Last Sunday during the service it was like God himself was talking to me. Our pastor was giving a sermon about worshiping God and suddenly he started to share a life experience. He shared of how after his becoming a pastor his wife was always the one arranging and keeping meetings and he was ok with that. After getting their 4th child she became ill having what we call a “Burn-out” which means she was mentally and physically exhausted and needed to reduce her activities. To make a long story short our Pastor then realized that he had to step up his game. For him it became clear that he needed to be the husband God intended him to be so that his wife can be the woman as God intended in the marriage. I was so happy because I got a confirmation of God regarding my own marriage and my role in it. This example clearly showed me how easily we can get caught up in the things of every day life where we take up responsibilities and behaviors which were not intended for us.
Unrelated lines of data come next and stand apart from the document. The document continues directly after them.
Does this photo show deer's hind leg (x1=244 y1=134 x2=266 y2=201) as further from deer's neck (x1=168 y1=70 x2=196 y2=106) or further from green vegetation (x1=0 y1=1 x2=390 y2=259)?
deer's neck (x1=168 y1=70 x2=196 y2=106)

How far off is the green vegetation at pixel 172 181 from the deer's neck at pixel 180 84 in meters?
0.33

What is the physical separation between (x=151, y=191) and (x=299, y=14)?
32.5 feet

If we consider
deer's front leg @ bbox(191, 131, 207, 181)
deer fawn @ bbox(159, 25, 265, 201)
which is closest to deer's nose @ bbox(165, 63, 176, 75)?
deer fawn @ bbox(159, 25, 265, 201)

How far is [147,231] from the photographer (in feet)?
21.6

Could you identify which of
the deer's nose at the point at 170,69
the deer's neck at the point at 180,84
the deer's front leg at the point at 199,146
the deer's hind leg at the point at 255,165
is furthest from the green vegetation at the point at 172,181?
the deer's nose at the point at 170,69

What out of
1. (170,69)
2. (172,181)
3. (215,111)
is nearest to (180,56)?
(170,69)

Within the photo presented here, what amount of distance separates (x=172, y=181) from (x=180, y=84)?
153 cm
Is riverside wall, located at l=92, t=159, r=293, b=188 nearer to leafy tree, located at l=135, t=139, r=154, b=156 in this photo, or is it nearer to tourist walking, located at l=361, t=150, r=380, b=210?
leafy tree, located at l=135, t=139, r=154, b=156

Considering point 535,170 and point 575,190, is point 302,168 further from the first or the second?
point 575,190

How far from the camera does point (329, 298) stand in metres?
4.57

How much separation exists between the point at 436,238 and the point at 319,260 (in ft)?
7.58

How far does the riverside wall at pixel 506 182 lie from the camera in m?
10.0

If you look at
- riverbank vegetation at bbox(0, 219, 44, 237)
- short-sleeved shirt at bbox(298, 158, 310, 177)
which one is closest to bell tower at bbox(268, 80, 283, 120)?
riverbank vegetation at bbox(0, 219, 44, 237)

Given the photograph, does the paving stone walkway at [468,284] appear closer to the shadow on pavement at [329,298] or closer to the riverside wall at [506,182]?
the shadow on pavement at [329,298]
This has unintentionally a negative influence on our marriage. Of course I am speaking from the point of view of a woman. Also in my case it was only when I became ill and could not function anymore as before I realized that I was doing things that I should not be doing. Therefor this part of my blog I want to put more attention on how realizing that changes not only affect ourselves but also our marriage is important.
Changes are always personal but when you are in a marriage it also affects your marriage. So it is important not to only deal with the personal consequences but also the consequences for your marriage. In order to deal with the consequences for the marriage I think we should first understand our marriage, where our marriage is and what goal(s) our marriage has.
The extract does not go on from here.